Stated exercise 1: In the Ryde Hotel passage below, how many rooms does the property have?

The present Ryde Hotel was completed around 1926–1927, but the story goes back much farther. Two earlier Ryde hotels stood in the same general area before the Art Deco building people recognize today.
That longer timeline is what makes the place more than a roadside hotel with a good view of the Sacramento River. It is a layered Delta landmark where fires, family businesses, river traffic, Prohibition scandals, and local legends all seem to overlap.
Ryde Hotel lore says the property’s Prohibition-era reputation included hidden passages, river escape stories, and old stills tied to the speakeasy era. Those details are part of the hotel’s urban legend and should be handled carefully, especially because some stories are tied to earlier hotel buildings rather than the present 1920s structure.
Ryde Hotel Quick Facts
- Historic name: Ryde Hotel / Hotel Ryde
- Location: Highway 160 near Walnut Grove in the Sacramento-San Joaquin Delta
- Region: Sacramento County, California Delta
- Present building: Completed around 1926–1927
- Architectural style: Art Deco / 1920s hotel architecture
- Known for: Prohibition-era lore, speakeasy stories, Delta history, Sunday brunch, weddings, events, and peacocks
- Current use: Event venue, Sunday brunch destination, and lodging/event property
- Address listed by hotel: 14340 Highway 160, Ryde, CA
- Best reason to visit: Delta history, riverfront atmosphere, brunch, photography, and a Highway 160 drive
Can You Visit the Ryde Hotel Today?
Yes, the Ryde Hotel is still promoted as a wedding and event center in the California Delta. Current hotel materials list Sunday brunch, event spaces, gardens, a private dock, Art Deco rooms, free WiFi, and free parking on the premises. The property is described as sitting along the orchard-lined banks of the Sacramento River, with 42 rooms, some offering waterfront views or jacuzzi features.
For casual visitors, Sunday brunch is the most straightforward reason to go. Brunch is listed as a year-round buffet, reservations are required, and the usual brunch window is 10 a.m. to 3 p.m. Because event schedules, brunch pricing, holiday menus, room availability, and public access can change, confirm with the Ryde Hotel before making the drive.

Exercise input:
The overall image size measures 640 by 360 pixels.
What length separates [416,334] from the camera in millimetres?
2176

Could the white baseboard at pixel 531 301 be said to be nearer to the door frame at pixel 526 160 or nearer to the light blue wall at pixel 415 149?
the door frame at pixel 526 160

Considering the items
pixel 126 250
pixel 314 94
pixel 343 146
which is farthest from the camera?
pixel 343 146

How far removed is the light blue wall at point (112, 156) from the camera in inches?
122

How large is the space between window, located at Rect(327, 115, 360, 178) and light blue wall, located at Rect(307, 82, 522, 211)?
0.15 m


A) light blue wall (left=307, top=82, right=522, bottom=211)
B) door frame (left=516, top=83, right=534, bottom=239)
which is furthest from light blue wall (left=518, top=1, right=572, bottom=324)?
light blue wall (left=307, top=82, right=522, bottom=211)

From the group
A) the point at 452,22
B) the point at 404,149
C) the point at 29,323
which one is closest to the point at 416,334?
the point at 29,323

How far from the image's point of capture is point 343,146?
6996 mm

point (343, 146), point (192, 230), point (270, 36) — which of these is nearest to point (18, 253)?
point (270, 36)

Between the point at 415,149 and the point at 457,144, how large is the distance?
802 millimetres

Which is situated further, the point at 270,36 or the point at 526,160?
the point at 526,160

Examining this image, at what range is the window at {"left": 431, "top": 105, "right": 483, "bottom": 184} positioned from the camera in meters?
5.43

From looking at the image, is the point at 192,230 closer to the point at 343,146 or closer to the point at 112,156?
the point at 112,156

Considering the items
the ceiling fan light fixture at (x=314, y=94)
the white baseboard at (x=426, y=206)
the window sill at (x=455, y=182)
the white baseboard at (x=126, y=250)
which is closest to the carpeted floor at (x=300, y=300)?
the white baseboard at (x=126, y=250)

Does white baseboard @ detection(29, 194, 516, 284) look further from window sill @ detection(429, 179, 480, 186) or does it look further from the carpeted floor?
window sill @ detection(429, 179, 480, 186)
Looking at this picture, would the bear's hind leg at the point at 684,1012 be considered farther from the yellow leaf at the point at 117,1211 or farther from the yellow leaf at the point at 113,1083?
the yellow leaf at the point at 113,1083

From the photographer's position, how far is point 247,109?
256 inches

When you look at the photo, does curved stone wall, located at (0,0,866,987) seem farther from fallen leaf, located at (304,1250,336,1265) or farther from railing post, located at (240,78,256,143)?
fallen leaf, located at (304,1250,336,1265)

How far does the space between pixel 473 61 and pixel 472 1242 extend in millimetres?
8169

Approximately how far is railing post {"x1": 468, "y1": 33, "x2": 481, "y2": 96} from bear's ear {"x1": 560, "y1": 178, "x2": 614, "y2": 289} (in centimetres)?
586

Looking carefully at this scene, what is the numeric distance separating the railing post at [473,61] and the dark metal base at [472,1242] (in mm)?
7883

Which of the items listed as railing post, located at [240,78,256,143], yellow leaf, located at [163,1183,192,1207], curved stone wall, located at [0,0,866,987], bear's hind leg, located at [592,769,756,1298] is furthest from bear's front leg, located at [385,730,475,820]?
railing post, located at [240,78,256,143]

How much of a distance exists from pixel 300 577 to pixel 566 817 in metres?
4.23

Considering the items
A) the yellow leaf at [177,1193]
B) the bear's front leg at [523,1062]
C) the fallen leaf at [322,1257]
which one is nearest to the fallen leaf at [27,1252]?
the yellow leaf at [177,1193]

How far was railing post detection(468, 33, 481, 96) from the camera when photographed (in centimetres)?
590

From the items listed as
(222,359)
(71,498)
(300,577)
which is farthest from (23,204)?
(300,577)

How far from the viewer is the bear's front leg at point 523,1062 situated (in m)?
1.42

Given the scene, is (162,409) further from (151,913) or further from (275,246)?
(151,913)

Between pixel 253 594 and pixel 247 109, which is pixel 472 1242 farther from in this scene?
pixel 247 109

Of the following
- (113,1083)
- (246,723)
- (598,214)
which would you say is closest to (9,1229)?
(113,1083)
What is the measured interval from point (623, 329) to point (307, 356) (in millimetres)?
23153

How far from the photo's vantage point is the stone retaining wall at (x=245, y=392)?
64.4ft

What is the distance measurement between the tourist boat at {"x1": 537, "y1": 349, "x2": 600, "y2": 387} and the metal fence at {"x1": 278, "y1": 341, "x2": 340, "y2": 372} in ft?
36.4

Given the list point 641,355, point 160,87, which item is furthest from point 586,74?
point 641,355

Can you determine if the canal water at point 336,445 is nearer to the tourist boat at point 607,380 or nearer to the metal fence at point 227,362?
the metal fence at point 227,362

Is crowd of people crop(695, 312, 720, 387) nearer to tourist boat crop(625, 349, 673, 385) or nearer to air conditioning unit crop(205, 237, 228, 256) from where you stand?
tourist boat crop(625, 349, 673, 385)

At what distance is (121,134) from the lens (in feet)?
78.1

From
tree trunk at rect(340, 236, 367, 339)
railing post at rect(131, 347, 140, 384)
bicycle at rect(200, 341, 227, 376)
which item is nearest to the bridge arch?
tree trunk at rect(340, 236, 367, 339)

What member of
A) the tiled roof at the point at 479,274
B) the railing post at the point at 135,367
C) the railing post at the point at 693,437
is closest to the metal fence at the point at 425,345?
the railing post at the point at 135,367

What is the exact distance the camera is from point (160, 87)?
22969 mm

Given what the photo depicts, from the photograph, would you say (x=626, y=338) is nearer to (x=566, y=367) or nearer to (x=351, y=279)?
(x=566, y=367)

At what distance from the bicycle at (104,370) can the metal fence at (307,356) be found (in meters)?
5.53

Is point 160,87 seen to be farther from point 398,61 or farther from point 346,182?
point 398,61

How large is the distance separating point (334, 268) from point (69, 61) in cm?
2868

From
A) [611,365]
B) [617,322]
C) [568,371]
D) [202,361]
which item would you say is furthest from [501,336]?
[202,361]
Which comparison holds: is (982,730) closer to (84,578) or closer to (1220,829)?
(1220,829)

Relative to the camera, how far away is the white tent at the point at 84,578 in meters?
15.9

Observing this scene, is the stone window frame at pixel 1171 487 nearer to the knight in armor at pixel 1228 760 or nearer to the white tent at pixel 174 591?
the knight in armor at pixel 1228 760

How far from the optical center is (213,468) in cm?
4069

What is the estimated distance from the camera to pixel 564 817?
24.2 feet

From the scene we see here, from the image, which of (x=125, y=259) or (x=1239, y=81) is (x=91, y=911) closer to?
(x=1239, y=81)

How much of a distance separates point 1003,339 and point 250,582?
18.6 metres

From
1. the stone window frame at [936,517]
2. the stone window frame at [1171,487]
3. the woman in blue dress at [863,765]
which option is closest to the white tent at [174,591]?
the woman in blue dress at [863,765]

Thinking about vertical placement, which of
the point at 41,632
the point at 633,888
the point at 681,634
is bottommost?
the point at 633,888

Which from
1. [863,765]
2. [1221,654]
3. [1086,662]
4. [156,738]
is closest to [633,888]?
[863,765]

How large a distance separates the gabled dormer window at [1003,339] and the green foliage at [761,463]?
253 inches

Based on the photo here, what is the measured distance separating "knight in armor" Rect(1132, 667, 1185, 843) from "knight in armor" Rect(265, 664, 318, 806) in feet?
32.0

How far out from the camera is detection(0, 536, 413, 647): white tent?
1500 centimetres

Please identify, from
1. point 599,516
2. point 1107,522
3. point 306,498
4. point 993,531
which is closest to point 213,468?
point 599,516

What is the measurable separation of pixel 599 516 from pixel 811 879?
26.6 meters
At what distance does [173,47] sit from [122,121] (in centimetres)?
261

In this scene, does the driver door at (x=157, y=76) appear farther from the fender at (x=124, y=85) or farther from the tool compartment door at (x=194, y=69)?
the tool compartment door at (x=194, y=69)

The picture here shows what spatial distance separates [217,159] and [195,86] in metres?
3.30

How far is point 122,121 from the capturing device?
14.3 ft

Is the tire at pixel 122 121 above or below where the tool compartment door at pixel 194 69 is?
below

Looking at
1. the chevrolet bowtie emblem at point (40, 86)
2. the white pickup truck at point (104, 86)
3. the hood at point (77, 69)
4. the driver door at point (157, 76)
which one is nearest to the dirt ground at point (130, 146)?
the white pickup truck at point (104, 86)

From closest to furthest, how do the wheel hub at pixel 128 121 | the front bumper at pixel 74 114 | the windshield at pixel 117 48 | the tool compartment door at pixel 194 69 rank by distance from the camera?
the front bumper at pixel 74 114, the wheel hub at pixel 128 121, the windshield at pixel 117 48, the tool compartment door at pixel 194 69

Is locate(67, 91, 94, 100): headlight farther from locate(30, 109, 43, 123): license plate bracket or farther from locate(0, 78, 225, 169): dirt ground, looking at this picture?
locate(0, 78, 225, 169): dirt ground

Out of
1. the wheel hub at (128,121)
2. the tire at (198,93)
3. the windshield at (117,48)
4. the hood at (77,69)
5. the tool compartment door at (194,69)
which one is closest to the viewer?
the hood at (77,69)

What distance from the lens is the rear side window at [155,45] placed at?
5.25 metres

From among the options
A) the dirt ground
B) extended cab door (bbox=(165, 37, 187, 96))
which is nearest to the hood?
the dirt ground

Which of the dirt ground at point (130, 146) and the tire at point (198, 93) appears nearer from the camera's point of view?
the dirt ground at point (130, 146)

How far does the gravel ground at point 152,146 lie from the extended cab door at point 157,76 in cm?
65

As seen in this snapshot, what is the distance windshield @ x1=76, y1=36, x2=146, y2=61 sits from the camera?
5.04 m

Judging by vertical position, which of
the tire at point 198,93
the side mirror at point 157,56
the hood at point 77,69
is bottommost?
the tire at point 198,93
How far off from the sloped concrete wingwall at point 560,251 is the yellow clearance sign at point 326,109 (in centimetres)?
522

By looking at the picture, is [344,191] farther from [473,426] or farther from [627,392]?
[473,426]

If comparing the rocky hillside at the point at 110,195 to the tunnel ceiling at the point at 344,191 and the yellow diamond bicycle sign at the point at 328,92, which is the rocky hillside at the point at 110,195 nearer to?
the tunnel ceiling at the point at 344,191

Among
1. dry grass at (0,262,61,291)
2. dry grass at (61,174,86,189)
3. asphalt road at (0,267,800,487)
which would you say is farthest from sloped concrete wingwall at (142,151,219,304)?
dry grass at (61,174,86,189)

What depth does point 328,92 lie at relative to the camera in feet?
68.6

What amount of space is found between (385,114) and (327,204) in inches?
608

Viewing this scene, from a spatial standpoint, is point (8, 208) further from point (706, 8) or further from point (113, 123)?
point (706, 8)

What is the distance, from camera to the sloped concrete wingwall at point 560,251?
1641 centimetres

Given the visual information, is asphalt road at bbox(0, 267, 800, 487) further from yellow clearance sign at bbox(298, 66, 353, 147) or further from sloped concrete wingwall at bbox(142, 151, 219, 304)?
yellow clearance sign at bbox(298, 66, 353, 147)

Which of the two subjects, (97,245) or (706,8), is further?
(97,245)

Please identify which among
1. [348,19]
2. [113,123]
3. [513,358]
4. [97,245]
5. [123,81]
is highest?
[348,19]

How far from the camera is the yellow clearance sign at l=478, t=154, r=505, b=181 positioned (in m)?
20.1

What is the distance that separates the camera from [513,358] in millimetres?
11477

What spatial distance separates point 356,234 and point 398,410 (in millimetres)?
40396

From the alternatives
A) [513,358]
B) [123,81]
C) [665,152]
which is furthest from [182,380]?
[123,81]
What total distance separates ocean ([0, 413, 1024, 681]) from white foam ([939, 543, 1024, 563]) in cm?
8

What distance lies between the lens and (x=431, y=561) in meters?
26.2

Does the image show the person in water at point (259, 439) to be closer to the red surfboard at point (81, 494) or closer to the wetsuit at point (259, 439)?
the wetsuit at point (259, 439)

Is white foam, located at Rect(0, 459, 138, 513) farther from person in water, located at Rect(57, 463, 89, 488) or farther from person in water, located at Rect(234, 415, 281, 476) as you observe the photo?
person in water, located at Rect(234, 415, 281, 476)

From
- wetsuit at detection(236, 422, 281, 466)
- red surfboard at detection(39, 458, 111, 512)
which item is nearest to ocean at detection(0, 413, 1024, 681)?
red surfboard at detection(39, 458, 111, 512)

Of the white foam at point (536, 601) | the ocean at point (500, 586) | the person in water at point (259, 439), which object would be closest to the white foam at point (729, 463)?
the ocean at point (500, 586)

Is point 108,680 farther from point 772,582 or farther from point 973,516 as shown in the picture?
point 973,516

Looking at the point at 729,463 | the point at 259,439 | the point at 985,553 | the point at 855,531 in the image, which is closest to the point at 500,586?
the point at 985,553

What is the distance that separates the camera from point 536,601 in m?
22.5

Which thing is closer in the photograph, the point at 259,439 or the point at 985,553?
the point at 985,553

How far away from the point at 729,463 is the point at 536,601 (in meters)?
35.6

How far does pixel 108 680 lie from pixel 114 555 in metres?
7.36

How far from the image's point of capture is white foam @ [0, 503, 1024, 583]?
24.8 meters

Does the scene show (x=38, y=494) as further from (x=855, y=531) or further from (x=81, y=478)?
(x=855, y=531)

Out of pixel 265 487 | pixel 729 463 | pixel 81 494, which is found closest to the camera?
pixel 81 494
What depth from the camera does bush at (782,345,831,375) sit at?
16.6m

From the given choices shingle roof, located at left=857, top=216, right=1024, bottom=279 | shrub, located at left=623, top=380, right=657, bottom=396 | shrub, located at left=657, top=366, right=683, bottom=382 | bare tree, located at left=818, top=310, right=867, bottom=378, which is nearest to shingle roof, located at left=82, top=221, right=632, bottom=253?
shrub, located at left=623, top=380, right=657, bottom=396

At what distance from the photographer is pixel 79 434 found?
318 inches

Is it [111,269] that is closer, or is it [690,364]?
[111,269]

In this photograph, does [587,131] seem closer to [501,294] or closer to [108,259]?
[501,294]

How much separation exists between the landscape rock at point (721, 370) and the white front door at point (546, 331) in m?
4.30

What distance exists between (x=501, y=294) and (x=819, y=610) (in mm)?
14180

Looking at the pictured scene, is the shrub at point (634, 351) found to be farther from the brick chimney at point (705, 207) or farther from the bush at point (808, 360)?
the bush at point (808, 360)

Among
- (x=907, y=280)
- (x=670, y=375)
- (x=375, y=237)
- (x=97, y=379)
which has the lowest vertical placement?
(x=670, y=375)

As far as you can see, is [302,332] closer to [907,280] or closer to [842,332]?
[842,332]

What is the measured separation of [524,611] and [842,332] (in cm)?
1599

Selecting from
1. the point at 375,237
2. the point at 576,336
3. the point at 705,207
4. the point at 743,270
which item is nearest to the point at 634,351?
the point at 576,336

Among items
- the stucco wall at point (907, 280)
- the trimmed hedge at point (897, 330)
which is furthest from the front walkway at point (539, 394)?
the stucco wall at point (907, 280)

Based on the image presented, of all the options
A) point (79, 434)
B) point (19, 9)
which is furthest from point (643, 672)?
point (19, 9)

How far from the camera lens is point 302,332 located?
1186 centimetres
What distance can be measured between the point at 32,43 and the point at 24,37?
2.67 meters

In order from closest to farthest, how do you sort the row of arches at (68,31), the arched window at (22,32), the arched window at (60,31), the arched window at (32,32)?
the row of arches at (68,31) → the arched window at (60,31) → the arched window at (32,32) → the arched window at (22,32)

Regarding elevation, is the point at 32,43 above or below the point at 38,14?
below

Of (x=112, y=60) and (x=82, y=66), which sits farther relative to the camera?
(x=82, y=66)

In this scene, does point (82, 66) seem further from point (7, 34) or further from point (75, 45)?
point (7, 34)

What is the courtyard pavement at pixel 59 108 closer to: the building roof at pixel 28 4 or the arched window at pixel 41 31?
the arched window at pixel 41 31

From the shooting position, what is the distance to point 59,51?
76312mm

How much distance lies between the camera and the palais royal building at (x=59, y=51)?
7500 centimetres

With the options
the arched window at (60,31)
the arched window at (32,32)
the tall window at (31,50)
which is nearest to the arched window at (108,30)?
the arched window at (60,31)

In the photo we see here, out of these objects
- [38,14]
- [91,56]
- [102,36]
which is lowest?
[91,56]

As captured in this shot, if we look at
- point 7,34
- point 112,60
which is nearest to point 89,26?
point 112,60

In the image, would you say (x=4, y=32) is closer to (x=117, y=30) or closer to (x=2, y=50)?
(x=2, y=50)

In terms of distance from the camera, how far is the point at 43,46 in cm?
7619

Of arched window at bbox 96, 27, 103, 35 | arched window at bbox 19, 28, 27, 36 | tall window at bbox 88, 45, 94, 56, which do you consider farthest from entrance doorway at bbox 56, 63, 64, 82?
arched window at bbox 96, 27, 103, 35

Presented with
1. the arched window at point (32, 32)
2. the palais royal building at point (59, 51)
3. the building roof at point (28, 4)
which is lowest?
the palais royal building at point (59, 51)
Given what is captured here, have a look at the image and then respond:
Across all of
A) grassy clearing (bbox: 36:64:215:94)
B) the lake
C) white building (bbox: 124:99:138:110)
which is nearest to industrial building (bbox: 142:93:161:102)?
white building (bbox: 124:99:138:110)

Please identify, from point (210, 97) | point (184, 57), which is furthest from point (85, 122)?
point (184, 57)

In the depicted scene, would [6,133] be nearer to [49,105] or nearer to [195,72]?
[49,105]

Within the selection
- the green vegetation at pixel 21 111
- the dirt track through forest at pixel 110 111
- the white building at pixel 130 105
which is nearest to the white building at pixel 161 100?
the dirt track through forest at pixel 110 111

Stated exercise 2: Pull out each line of the records above that contains the string "detection".

Exercise solution 1: 42

Exercise solution 2:
Does white baseboard @ detection(29, 194, 516, 284) look further from window sill @ detection(429, 179, 480, 186) or does it look further from the carpeted floor?
window sill @ detection(429, 179, 480, 186)
How far was railing post detection(468, 33, 481, 96) from the camera when photographed (in centimetres)?
How far out from the camera is detection(0, 536, 413, 647): white tent?
- wetsuit at detection(236, 422, 281, 466)
- red surfboard at detection(39, 458, 111, 512)
which item is nearest to ocean at detection(0, 413, 1024, 681)?
red surfboard at detection(39, 458, 111, 512)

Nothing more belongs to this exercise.